● DATA
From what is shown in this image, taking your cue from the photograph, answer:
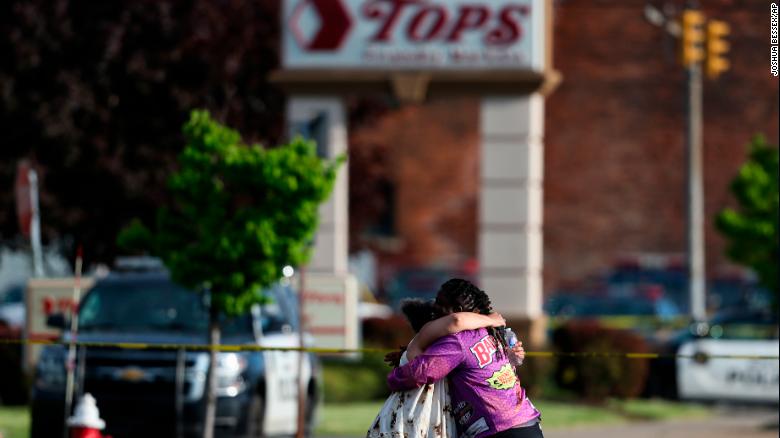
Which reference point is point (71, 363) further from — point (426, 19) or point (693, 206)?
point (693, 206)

==

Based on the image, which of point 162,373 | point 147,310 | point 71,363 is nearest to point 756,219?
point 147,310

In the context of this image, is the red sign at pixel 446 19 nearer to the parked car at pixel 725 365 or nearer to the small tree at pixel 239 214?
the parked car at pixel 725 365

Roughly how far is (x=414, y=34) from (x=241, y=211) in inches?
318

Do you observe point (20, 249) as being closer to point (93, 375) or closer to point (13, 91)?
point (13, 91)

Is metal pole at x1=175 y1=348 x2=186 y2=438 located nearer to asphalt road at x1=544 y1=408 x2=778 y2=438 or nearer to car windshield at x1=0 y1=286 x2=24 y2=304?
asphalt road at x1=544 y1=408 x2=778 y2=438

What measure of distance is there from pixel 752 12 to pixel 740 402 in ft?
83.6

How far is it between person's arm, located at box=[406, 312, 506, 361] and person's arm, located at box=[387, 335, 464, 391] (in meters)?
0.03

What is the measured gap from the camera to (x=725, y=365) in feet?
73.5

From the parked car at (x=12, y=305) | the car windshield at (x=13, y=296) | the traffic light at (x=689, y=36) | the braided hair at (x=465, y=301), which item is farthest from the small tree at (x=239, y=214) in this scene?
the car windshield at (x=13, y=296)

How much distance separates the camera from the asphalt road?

● WRITTEN REQUEST
Return, word for word, the stretch of records from the line containing "Based on the" through the line containing "How much distance", including both of those lines.

● RESPONSE TO THIS EXERCISE
Based on the image, which of point 162,373 | point 147,310 | point 71,363 is nearest to point 756,219?
point 147,310

In the context of this image, is the red sign at pixel 446 19 nearer to the parked car at pixel 725 365 or nearer to the small tree at pixel 239 214?
the parked car at pixel 725 365

Roughly how far is (x=414, y=34) from (x=241, y=211) in inches?
318

Do you observe point (20, 249) as being closer to point (93, 375) or closer to point (13, 91)?
point (13, 91)

Is metal pole at x1=175 y1=348 x2=186 y2=438 located nearer to asphalt road at x1=544 y1=408 x2=778 y2=438 or nearer to car windshield at x1=0 y1=286 x2=24 y2=304?
asphalt road at x1=544 y1=408 x2=778 y2=438

What measure of distance is there from pixel 752 12 to pixel 740 402 in ft?
83.6

How far is it between person's arm, located at box=[406, 312, 506, 361] and person's arm, located at box=[387, 335, 464, 391] (in meters)?
0.03

What is the measured gap from the camera to (x=725, y=365) in feet?
73.5

From the parked car at (x=12, y=305) | the car windshield at (x=13, y=296) | the traffic light at (x=689, y=36) | the braided hair at (x=465, y=301), which item is farthest from the small tree at (x=239, y=214) in this scene?
the car windshield at (x=13, y=296)

How much distance separates the camera from the asphalt road?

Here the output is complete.